This post is part of the Science Tuesday feature series on the USDA blog. Check back each week as we showcase stories and news from the USDA’s rich science and research portfolio.
In the 1920s, U.S. Navy recruiting posters exhorted young men to “Join the Navy and see the world!” If USDA’s Agricultural Research Service (ARS) chose a similar slogan, it would probably be, “Join ARS and change the world!”

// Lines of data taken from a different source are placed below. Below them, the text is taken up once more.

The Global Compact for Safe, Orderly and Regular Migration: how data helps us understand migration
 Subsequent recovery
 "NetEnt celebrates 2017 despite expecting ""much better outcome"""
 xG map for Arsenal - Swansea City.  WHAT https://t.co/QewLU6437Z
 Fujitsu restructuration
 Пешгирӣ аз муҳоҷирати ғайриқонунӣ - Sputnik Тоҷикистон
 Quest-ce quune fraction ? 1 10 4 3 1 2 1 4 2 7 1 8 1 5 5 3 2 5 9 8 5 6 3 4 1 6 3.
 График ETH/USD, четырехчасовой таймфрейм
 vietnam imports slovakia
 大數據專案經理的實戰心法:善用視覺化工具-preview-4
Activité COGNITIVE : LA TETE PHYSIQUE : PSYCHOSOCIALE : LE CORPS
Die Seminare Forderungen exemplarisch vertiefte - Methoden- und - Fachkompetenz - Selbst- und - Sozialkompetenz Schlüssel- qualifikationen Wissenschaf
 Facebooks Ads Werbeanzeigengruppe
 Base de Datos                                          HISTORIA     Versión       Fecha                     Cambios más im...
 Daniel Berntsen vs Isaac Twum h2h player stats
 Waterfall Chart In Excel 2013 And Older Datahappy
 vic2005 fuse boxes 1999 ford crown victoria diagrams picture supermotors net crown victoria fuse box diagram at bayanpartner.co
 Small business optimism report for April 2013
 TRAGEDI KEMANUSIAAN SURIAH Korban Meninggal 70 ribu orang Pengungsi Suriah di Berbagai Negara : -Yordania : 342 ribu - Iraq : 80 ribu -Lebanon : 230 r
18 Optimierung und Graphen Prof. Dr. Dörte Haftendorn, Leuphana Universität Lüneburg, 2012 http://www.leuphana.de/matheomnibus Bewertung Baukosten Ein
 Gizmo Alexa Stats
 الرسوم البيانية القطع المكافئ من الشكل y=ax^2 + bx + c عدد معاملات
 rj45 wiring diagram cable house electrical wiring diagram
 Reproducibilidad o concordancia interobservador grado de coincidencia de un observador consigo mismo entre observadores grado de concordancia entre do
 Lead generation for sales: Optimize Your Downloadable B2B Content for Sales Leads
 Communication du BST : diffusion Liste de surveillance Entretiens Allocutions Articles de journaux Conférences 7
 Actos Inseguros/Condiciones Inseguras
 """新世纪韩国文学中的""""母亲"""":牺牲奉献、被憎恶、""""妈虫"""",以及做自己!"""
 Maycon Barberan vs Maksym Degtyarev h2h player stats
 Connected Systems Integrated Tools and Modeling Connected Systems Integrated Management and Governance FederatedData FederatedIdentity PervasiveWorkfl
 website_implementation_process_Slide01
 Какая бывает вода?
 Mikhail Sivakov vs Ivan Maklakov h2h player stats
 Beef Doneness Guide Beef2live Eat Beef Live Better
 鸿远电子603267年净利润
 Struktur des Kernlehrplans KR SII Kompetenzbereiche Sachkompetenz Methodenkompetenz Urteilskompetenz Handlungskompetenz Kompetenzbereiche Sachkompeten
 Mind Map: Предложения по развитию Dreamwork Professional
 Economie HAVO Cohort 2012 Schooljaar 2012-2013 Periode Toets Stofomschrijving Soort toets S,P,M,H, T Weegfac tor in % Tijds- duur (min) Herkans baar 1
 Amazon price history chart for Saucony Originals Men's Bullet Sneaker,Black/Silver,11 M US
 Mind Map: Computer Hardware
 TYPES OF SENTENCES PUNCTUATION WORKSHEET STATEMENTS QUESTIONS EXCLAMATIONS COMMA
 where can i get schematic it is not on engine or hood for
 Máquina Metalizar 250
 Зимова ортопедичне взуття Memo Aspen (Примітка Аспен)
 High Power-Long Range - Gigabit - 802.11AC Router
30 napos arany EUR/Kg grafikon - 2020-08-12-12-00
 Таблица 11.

Nowhere is the impact of ARS scientists’ endeavors more evident than in the achievements represented in ARS’ Science Hall of Fame. Established in 1986, the Science Hall of Fame includes the crème de la crème of agricultural science—from its first inductee in 1986, the late Edward F. Knipling, creator of the sterile insect technique that saved the cattle industry of the American Southwest by stopping the flesh-eating screwworm fly, to J.P. Dubey, inducted in 2010, who discovered that ordinary housecats can be carriers of the Toxoplasma gondii parasite that can cause blindness and mental retardation in newborns if the pregnant mother becomes infected with the parasite.
This week, ARS inducts three more scientific stars into the Hall of Fame: zoologist Ronald Fayer, soil scientist Ronald Follett and agricultural engineer Allen Dedrick. Following in the footsteps of Knipling and Dubey, Fayer is a renowned expert on the parasites that plague the world’s population, especially ones that can infect the animals we use for food. Results from his findings have been widely adopted by pharmaceutical reserachers, epidemiologists and health professionals who track and control parasite infections and foodborne illnesses.
Since 2005, Ronald Follett has led GRACEnet, the Greenhouse Gas Reduction throughAgricultural Carbon Enhancement network, a team of more than 70 scientists from 32 locations who study the use of soil organic carbon as a way to offset greenhouse gas emissions.
Allen Dedrick is being posthumously recognized for his national and international leadership in the development and application of technologies for efficient use of scarce water resources worldwide. Some observers say the judicious use of water could be a key factor in determining who eats and who doesn’t in the decades to come.
Helping humans live safely on the planet today and tomorrow—that’s the legacy of this year’s ARS Science Hall of Fame inductees, who have indeed changed our world.